• [依頼内容]: 以下の賃貸借に関する抜粋のうち、判決の年月日と掲載箇所を付けて引用されている判例をすべて挙げよ。

### 原文抜粋 ###

また、農地法においても,農地又は採草放牧地の賃貸借に関して引渡しが対抗要件とされている(同法第16条第1項)。このように,特別法において重要な特則が設けられている状況を踏まえると,民法の規定上も,登記だけでなく,特別法に規定された対抗要件によっても,賃借権を第三者に対抗することができる旨を明記すべきであるとの考え方があるが,どのように考えるか。』
『目的不動産の所有権が移転した場合の賃貸借契約の帰すう
賃貸借の目的物である不動産の所有権が移転した場合における旧所有者との間の賃貸借契約の帰すうについて,判例は,不動産賃貸借が対抗力を有する場合には,賃借人と旧所有者との間の賃貸借関係は新所有者との間に当然に承継され,旧所有者は賃貸借関係から離脱するとしており,その際に賃借人の承諾は不要であるとしている。また,この場合において,賃貸人たる地位を旧所有者に留保する旨の合意の効力については,これを否定する判例がある。さらに,この場合の賃貸人たる地位の承継を新所有者が賃借人に対して主張するための要件について,判例は,新所有者が不動産の登記を備える必要があるとしている。これらの法律関係について民法は具体的な規定を置いていないことから,以上のような判例法理を条文上明確にすべきであるとの考え方が提示されているが,どのように考えるか。
(補足説明)
1 賃貸人たる地位の承継
不動産賃貸借が対抗要件を備えた後に目的不動産の所有権が移転した場合には,従来の賃貸人(旧所有者)との間の賃貸借関係も新所有者との間に移転し,従来の賃貸人は賃貸借関係から離脱するとされている(大判大正10年5月30日民録27輯1013頁,最判昭和39年8月28日民集18巻7号1354頁等)。
その根拠としては,民法第605条の「賃貸借は,・・・その後その不動産について物権を取得した者に対しても,その効力を生ずる」という文言が挙げられている。学説も,このような判例の結論を支持しており,賃貸借関係が賃貸目的物の所有権と結合する一種の状態債務関係として所有権とともに移転するなどの説明がされている。
このように賃貸人たる地位が新所有者に移転し,従前の所有者が賃貸借関係から離脱するとした場合に,賃貸人も賃借人に対して目的物を使用収益させる債務を負う立場にあることから,賃借人の承諾の要否が問題となり得る。
この点について,判例は「土地の賃貸借契約における賃貸人の地位の譲渡は,賃貸人の義務の移転を伴なうものではあるけれども,賃貸人の義務は賃貸人が何ぴとであるかによって履行方法が特に異なるわけのものではなく,また,土地所有権の移転があったときに新所有者にその義務の承継を認めることがむしろ賃借人にとつて有利であるというのを妨げないから,一般の債務の引受の場合と異なり,特段の事情のある場合を除き,新所有者が旧所有者の賃貸人としての権利義務を承継するには,賃借人の承諾を必要とせず,旧所有者と新所有者間の契約をもつてこれをなすことができると解するのが相当である」としている(最判昭和46年4月23日民集25巻3号388頁)。また,学説も,賃貸人の債務は実際上は個人的な色彩を有さず,目的物の所有者であることによってほぼ履行することができること,賃借人にとっても譲受人が賃貸人の地位を承継してくれる方が有利であること等を指摘して,賃借人の承諾を不要とする見解が一般的であるとされている。以上を踏まえ,確立した判例法理の明文化を図る観点から,不動産賃貸借が対抗力を備えた後に目的不動産の所有権が移転した場合には,新所有者が賃貸人の地位を承継することや,その際に賃借人の承諾は不要であることを,条文上明記すべきであるとの考え方が提示されているが,どのように考えるか。

### 表示エントリ ###

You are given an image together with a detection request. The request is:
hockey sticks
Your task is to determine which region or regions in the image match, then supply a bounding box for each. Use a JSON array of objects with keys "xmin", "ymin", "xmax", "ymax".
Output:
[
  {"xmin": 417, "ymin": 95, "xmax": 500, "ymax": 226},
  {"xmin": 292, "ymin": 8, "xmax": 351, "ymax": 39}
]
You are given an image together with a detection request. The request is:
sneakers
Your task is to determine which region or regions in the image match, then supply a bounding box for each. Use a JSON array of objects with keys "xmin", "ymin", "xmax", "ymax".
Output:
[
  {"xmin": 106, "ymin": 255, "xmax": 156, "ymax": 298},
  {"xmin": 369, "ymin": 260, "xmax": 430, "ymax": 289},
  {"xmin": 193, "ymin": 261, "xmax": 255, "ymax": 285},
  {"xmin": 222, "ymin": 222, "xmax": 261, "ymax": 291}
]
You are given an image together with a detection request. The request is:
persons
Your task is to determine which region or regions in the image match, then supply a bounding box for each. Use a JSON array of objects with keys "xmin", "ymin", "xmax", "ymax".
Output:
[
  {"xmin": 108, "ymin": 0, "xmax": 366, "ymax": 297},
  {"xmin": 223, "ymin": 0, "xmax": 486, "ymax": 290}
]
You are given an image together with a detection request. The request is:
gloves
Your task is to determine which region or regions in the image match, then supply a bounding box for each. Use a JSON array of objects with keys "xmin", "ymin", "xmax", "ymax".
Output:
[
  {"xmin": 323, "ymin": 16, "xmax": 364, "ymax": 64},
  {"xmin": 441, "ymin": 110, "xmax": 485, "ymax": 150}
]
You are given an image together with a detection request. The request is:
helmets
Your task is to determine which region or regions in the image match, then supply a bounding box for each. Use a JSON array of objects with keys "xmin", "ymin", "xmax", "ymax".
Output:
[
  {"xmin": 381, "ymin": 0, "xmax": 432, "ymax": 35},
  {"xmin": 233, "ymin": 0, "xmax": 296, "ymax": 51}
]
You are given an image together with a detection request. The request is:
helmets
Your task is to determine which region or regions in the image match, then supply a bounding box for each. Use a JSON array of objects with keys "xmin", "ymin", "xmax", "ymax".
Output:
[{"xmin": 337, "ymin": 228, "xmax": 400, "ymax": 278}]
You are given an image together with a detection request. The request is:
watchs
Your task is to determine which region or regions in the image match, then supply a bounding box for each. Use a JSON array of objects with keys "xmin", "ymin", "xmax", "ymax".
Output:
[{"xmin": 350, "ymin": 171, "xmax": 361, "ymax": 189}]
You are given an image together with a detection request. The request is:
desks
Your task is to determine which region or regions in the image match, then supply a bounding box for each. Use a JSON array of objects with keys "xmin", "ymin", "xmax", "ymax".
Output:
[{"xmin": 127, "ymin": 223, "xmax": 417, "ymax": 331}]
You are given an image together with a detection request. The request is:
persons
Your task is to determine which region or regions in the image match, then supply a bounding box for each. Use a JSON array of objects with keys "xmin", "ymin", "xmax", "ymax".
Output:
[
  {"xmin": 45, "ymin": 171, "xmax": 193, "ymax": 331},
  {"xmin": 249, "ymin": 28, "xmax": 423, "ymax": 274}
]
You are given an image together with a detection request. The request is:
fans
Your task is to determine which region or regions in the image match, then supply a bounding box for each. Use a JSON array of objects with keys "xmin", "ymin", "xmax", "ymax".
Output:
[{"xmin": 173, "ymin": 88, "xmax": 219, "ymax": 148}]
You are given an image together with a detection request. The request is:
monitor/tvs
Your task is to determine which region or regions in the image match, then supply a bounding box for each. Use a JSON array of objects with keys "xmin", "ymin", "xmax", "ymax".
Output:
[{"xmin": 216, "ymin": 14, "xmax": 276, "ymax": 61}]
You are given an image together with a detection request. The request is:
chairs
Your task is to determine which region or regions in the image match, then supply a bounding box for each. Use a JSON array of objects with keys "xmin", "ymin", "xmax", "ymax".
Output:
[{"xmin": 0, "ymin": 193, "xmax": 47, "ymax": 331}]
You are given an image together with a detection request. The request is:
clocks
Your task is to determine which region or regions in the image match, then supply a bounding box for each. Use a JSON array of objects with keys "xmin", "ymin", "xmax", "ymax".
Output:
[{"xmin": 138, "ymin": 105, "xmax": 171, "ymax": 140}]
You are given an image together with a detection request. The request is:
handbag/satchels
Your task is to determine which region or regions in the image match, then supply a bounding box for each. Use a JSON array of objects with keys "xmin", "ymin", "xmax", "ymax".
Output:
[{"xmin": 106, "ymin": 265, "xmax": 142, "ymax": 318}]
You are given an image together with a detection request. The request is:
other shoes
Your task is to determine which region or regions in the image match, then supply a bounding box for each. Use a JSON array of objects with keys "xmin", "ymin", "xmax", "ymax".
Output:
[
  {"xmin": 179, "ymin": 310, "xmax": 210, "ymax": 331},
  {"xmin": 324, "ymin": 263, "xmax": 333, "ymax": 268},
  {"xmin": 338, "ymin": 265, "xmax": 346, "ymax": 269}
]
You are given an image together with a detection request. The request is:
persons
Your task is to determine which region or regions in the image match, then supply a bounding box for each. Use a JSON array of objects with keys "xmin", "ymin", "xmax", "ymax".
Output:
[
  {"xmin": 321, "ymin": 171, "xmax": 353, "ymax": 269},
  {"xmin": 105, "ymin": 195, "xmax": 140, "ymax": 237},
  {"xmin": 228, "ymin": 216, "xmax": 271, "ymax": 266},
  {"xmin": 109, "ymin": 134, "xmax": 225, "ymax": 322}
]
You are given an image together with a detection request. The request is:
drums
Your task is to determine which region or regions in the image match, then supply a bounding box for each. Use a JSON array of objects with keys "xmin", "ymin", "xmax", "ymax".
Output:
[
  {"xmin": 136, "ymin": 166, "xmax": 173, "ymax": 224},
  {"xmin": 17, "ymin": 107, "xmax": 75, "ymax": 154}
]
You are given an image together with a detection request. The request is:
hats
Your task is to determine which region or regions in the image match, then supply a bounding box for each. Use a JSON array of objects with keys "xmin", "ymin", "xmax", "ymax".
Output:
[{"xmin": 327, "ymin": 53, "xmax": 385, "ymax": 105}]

###

• [回答]:
- 大判大正10年5月30日民録27輯1013頁
- 最判昭和39年8月28日民集18巻7号1354頁
- 最判昭和46年4月23日民集25巻3号388頁